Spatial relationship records
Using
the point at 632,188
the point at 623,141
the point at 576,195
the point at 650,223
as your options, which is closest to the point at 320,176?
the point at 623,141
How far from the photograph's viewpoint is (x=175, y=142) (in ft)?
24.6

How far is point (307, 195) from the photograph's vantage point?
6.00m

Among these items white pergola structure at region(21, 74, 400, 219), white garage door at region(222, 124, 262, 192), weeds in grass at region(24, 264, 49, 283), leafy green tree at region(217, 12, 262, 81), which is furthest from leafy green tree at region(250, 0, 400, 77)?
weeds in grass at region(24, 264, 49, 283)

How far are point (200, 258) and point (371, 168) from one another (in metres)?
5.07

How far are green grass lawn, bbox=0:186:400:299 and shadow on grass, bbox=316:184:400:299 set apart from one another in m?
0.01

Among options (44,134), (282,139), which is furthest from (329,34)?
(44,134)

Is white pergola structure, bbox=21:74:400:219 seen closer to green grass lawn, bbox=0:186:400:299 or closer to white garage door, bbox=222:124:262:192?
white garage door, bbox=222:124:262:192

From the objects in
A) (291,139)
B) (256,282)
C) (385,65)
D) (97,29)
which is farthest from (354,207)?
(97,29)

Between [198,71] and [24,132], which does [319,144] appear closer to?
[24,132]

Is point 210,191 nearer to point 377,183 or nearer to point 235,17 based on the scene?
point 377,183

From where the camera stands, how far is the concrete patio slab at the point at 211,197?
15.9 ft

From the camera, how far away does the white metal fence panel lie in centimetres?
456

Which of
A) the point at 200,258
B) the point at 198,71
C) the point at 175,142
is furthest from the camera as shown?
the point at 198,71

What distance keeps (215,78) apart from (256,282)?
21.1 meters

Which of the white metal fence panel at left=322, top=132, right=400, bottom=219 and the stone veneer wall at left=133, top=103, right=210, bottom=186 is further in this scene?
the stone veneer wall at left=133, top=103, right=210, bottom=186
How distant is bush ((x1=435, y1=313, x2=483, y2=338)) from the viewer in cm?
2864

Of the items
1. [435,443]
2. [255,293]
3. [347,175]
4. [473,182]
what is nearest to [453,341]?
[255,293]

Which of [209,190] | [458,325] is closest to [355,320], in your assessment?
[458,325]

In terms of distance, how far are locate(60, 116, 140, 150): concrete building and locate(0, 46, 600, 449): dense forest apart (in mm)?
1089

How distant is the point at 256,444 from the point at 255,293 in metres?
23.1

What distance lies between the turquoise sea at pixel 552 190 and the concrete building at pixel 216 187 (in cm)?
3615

• _What the exercise asks_: Restate word for word the lines from the one holding "Is point 210,191" to the end of the listing, both ends included, and nothing more.

• _Result of the task_:
Is point 210,191 nearer to point 377,183 or nearer to point 235,17 based on the scene?
point 377,183

From where the camera stands, how far is the concrete patio slab at the point at 211,197?
15.9 ft

From the camera, how far away does the white metal fence panel lie in centimetres?
456

Which of
A) the point at 200,258
B) the point at 198,71
C) the point at 175,142
is furthest from the camera as shown?
the point at 198,71

What distance keeps (215,78) apart from (256,282)?
21.1 meters

Which of the white metal fence panel at left=322, top=132, right=400, bottom=219 and the stone veneer wall at left=133, top=103, right=210, bottom=186 is further in this scene?
the stone veneer wall at left=133, top=103, right=210, bottom=186
How distant is bush ((x1=435, y1=313, x2=483, y2=338)) from the viewer in cm?
2864

Of the items
1. [435,443]
2. [255,293]
3. [347,175]
4. [473,182]
what is nearest to [453,341]?
[255,293]

Which of [209,190] | [458,325] is closest to [355,320], in your assessment?
[458,325]

In terms of distance, how far are locate(60, 116, 140, 150): concrete building and locate(0, 46, 600, 449): dense forest apart (in mm)?
1089

How distant is the point at 256,444 from the point at 255,293 in metres?
23.1

What distance lies between the turquoise sea at pixel 552 190 and the concrete building at pixel 216 187 (in cm)?
3615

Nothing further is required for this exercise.